THE TASK: All of the listing, from first line to last, should be output exactly; the pictures stay out.

··········

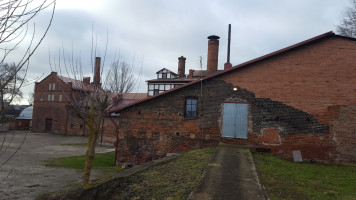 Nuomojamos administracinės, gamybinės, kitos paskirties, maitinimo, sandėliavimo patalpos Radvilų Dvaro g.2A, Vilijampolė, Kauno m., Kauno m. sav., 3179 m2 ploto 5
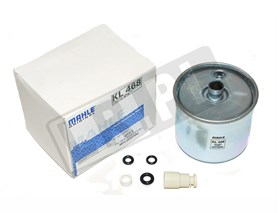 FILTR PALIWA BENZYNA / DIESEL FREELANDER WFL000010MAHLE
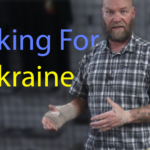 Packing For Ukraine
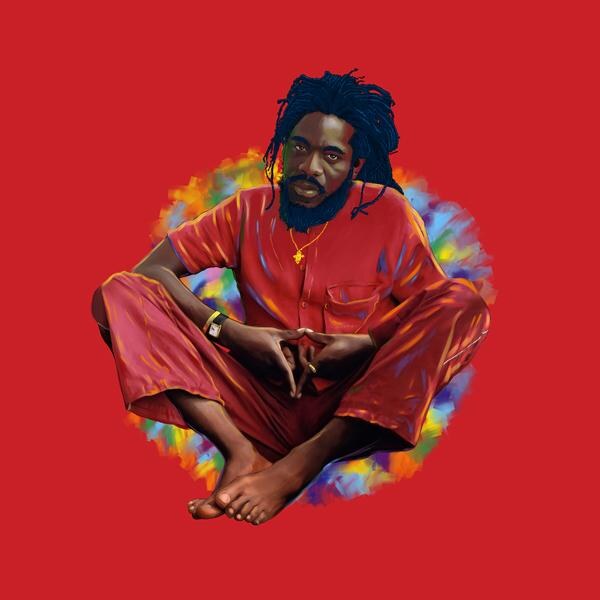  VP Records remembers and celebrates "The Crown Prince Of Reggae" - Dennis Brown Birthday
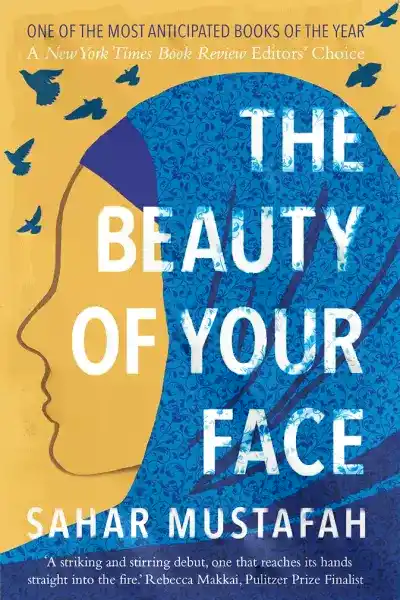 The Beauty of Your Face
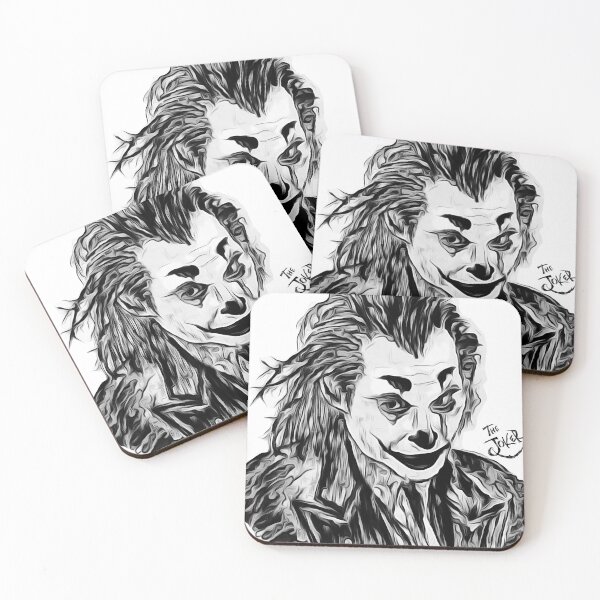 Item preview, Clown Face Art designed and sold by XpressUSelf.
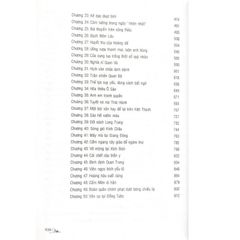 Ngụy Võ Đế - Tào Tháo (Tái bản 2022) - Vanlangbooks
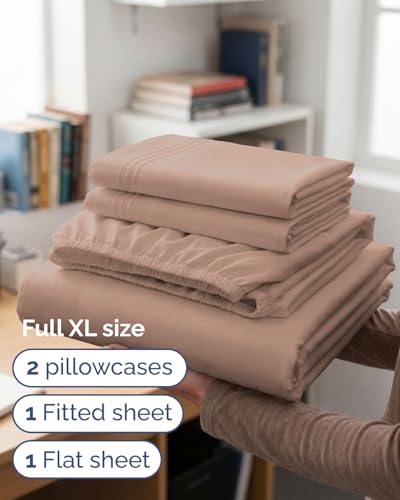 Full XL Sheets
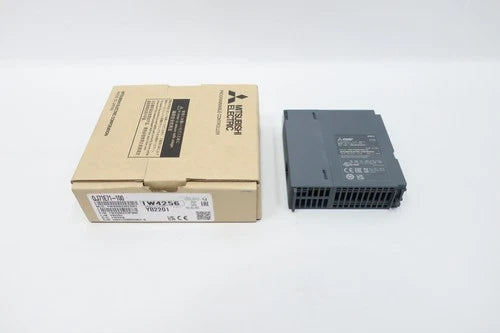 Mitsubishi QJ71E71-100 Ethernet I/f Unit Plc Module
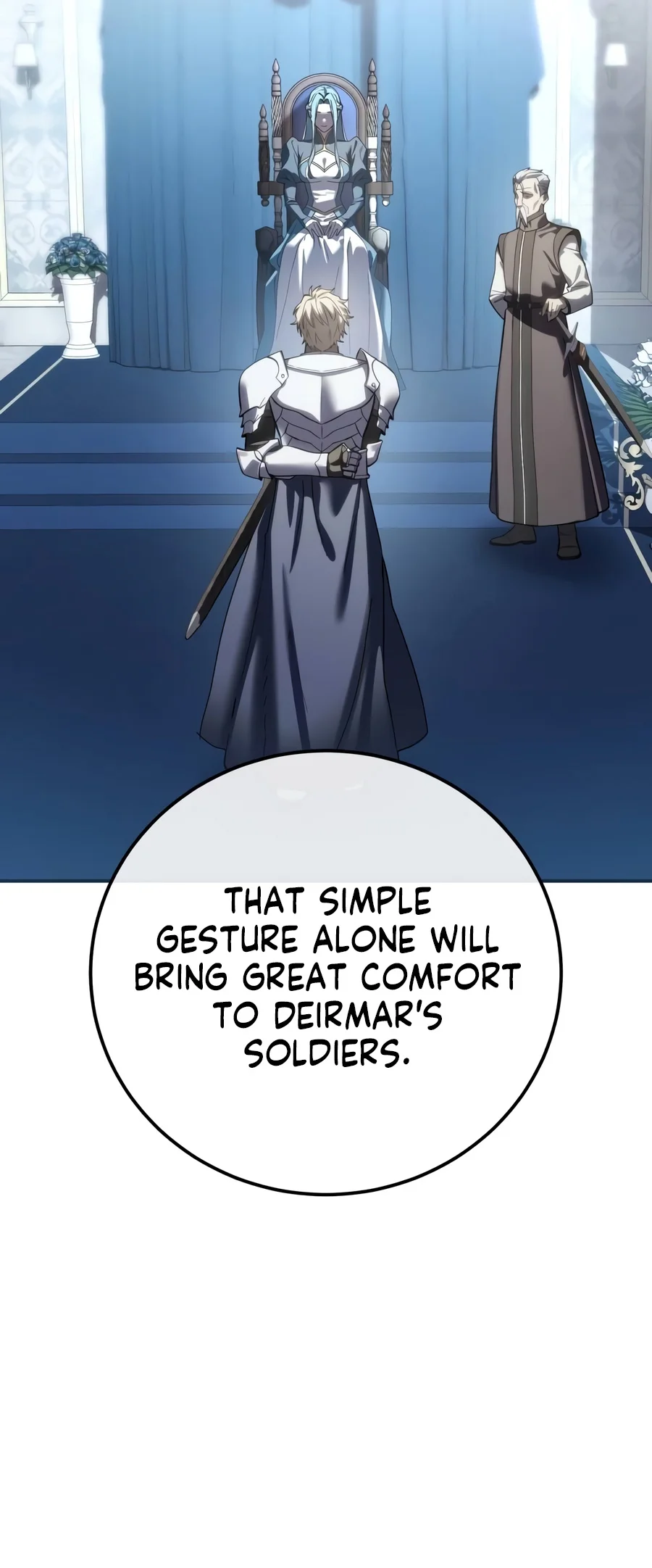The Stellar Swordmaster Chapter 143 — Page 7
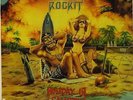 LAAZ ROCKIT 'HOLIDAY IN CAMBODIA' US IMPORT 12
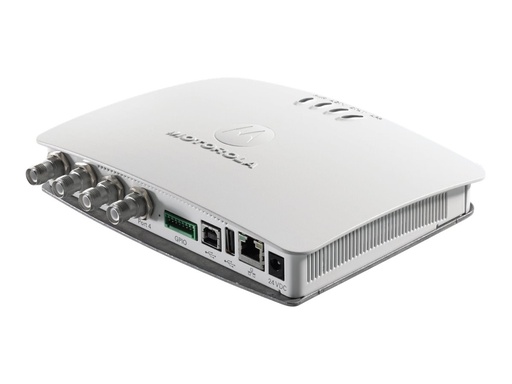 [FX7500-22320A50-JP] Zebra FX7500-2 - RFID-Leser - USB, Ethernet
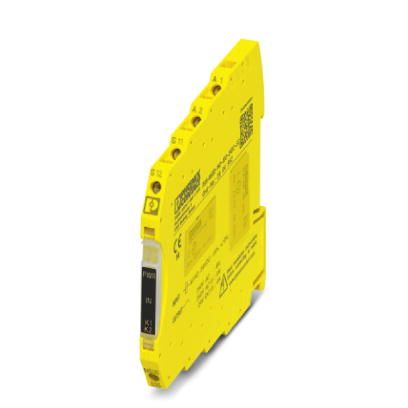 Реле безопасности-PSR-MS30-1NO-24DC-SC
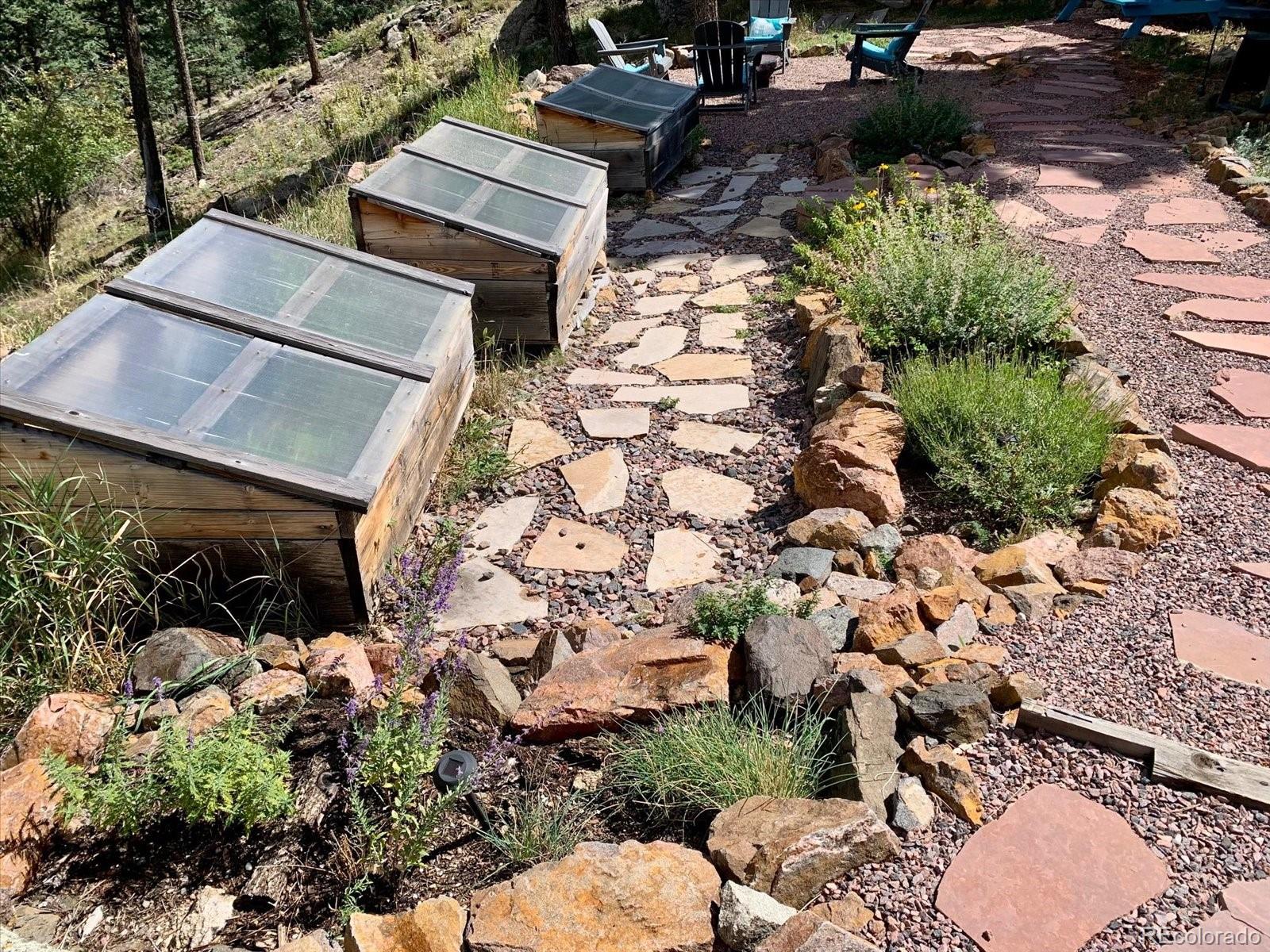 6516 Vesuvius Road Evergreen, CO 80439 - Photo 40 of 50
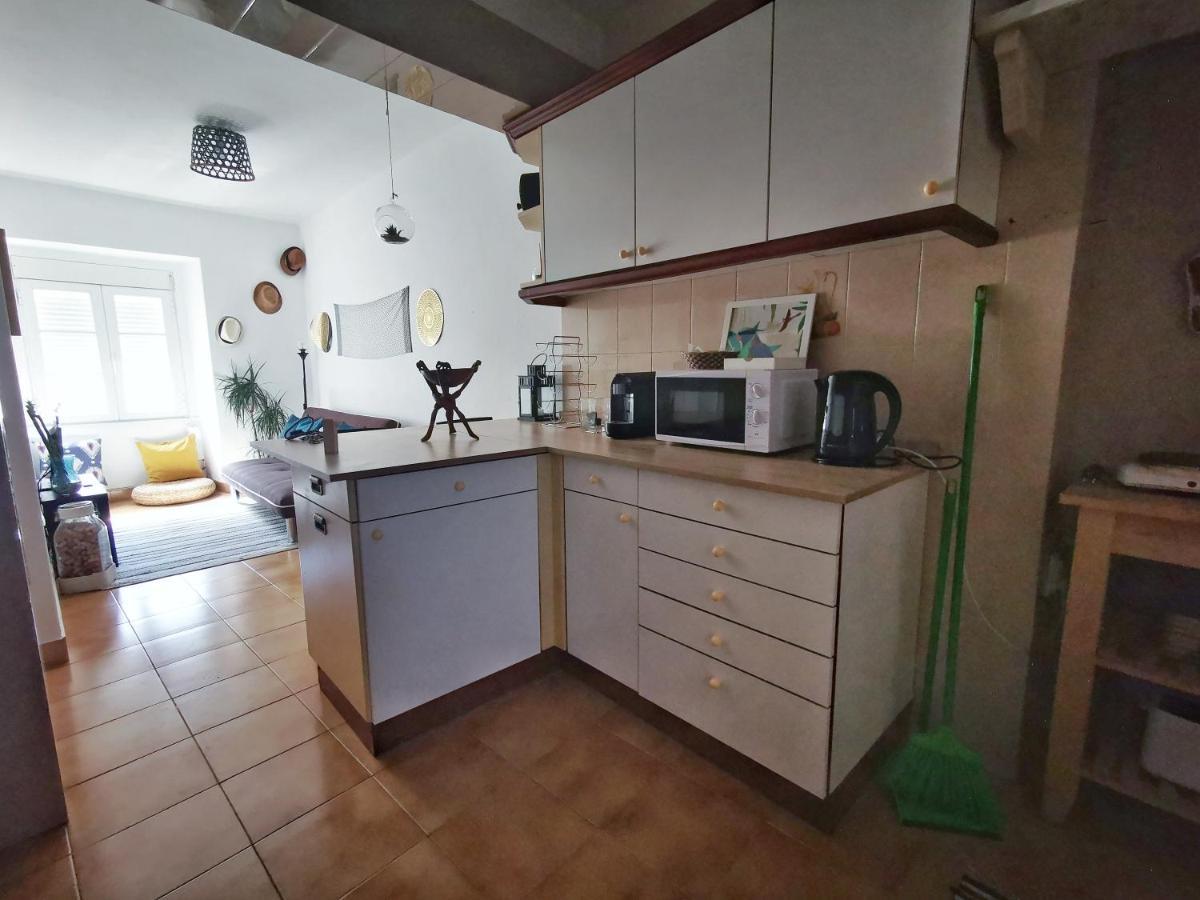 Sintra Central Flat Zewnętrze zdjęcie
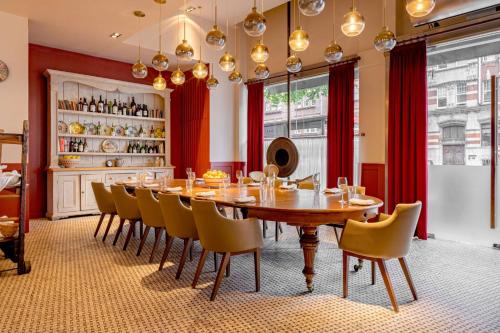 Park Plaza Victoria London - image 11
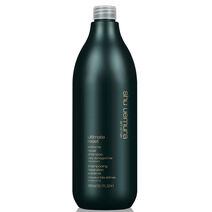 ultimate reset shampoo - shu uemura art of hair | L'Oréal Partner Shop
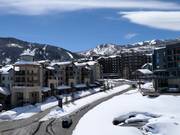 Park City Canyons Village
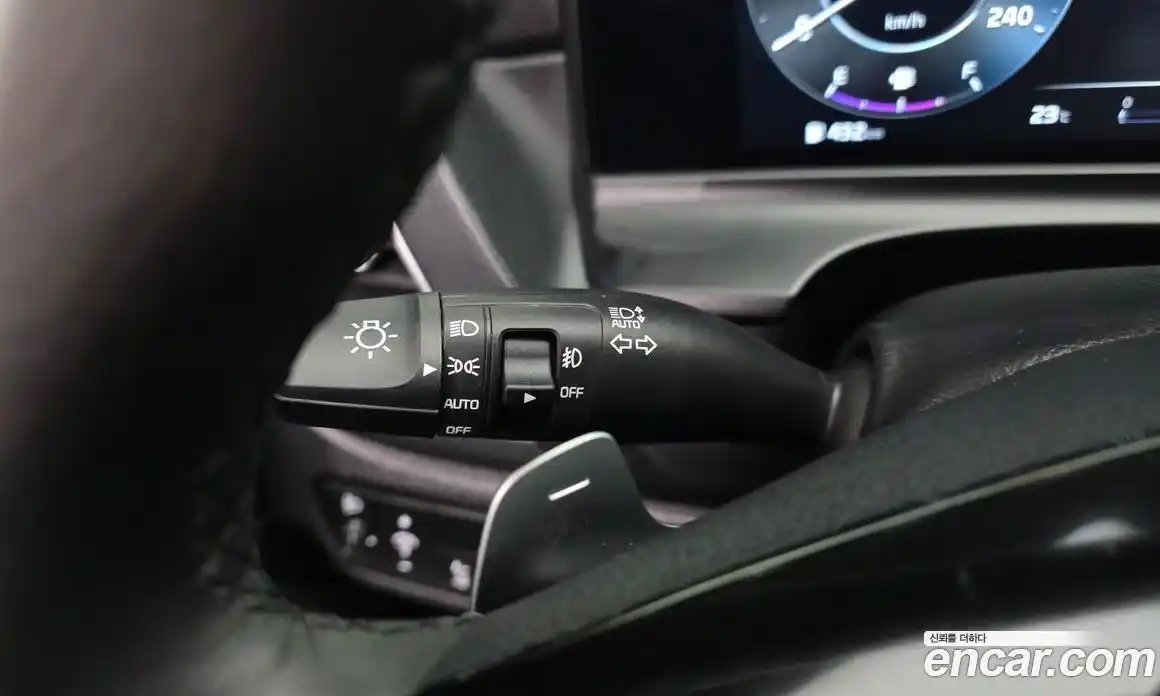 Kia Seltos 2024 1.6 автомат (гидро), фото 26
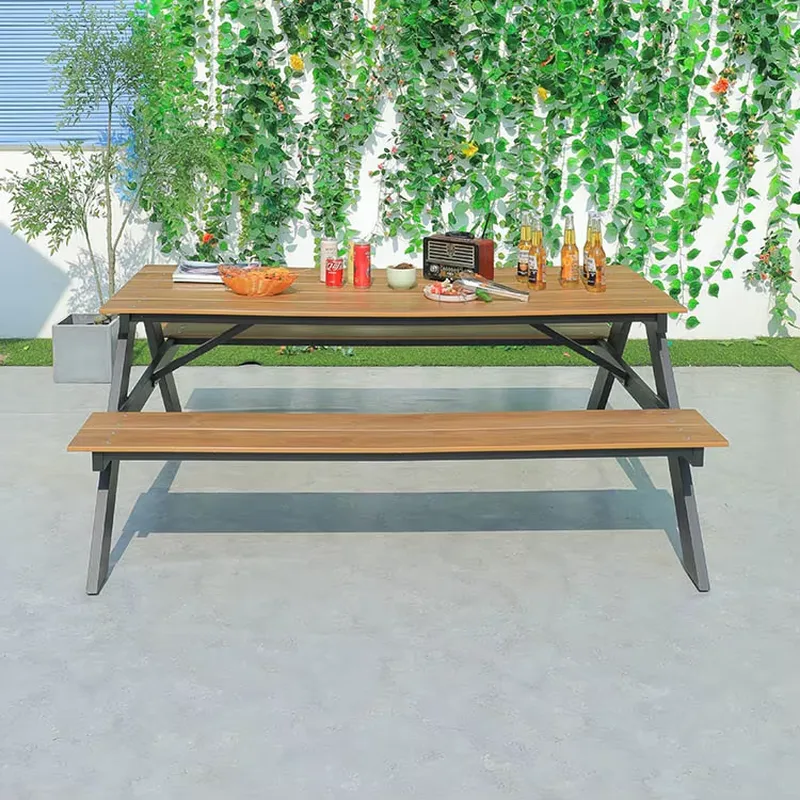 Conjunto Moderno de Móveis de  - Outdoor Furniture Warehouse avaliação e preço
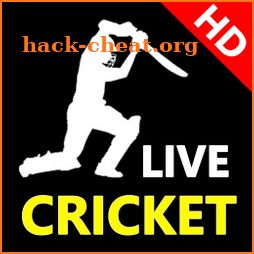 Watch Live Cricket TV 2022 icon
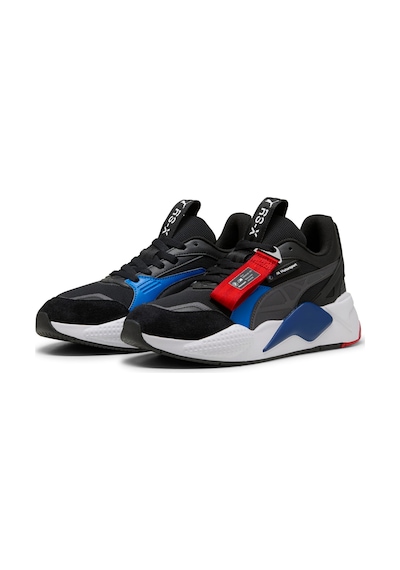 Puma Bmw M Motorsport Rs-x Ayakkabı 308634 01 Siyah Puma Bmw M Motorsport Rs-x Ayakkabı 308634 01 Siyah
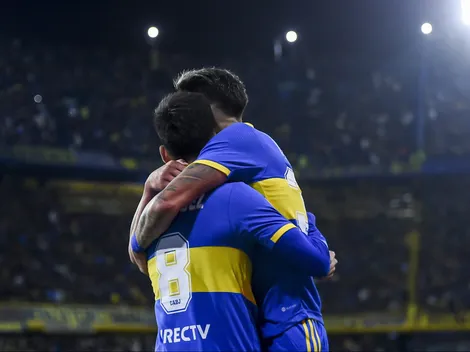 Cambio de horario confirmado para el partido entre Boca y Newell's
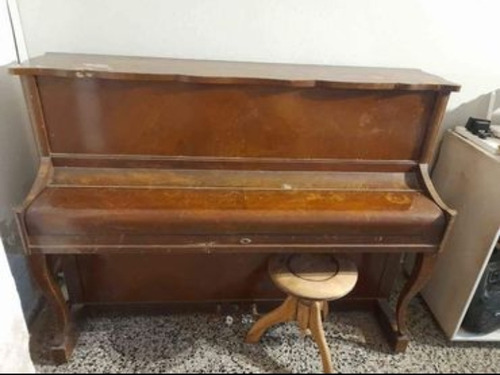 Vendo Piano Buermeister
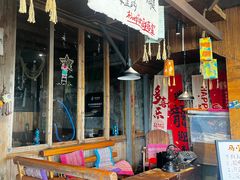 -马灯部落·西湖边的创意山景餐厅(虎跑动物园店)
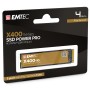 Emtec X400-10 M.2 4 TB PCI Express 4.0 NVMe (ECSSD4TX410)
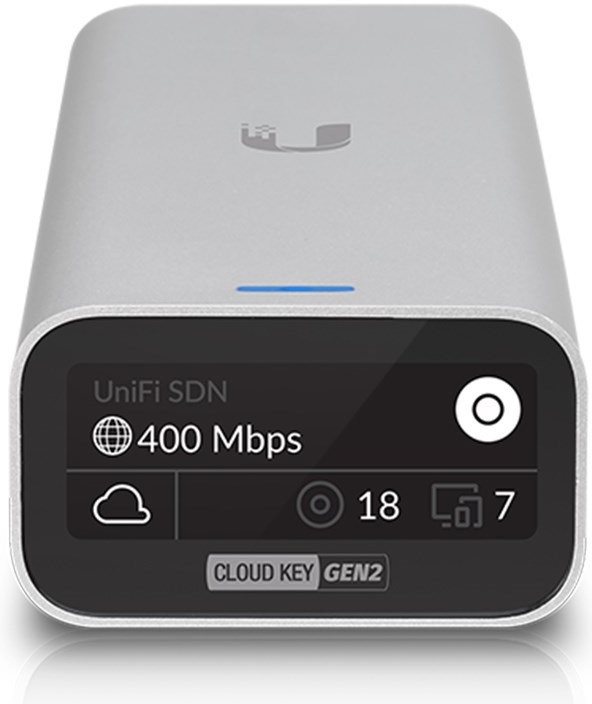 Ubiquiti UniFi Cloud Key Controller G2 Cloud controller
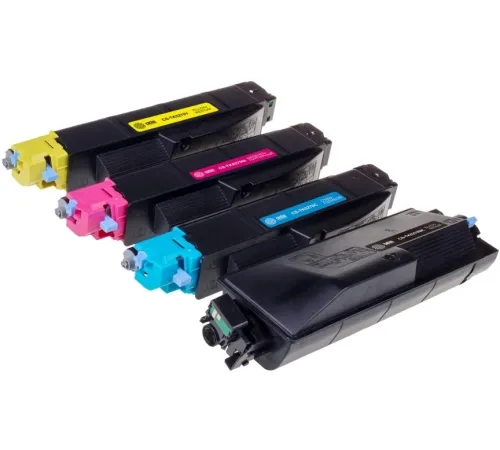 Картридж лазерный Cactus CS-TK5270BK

··········

WRITTEN SOLUTION:
 Nuomojamos administracinės, gamybinės, kitos paskirties, maitinimo, sandėliavimo patalpos Radvilų Dvaro g.2A, Vilijampolė, Kauno m., Kauno m. sav., 3179 m2 ploto 5
 FILTR PALIWA BENZYNA / DIESEL FREELANDER WFL000010MAHLE
 Packing For Ukraine
  VP Records remembers and celebrates "The Crown Prince Of Reggae" - Dennis Brown Birthday
 The Beauty of Your Face
 Item preview, Clown Face Art designed and sold by XpressUSelf.
 Ngụy Võ Đế - Tào Tháo (Tái bản 2022) - Vanlangbooks
 Full XL Sheets
 Mitsubishi QJ71E71-100 Ethernet I/f Unit Plc Module
The Stellar Swordmaster Chapter 143 — Page 7
 LAAZ ROCKIT 'HOLIDAY IN CAMBODIA' US IMPORT 12
 [FX7500-22320A50-JP] Zebra FX7500-2 - RFID-Leser - USB, Ethernet
 Реле безопасности-PSR-MS30-1NO-24DC-SC
 6516 Vesuvius Road Evergreen, CO 80439 - Photo 40 of 50
 Sintra Central Flat Zewnętrze zdjęcie
 Park Plaza Victoria London - image 11
 ultimate reset shampoo - shu uemura art of hair | L'Oréal Partner Shop
 Park City Canyons Village
 Kia Seltos 2024 1.6 автомат (гидро), фото 26
 Conjunto Moderno de Móveis de  - Outdoor Furniture Warehouse avaliação e preço
 Watch Live Cricket TV 2022 icon
 Puma Bmw M Motorsport Rs-x Ayakkabı 308634 01 Siyah Puma Bmw M Motorsport Rs-x Ayakkabı 308634 01 Siyah
 Cambio de horario confirmado para el partido entre Boca y Newell's
 Vendo Piano Buermeister
 -马灯部落·西湖边的创意山景餐厅(虎跑动物园店)
 Emtec X400-10 M.2 4 TB PCI Express 4.0 NVMe (ECSSD4TX410)
 Ubiquiti UniFi Cloud Key Controller G2 Cloud controller
 Картридж лазерный Cactus CS-TK5270BK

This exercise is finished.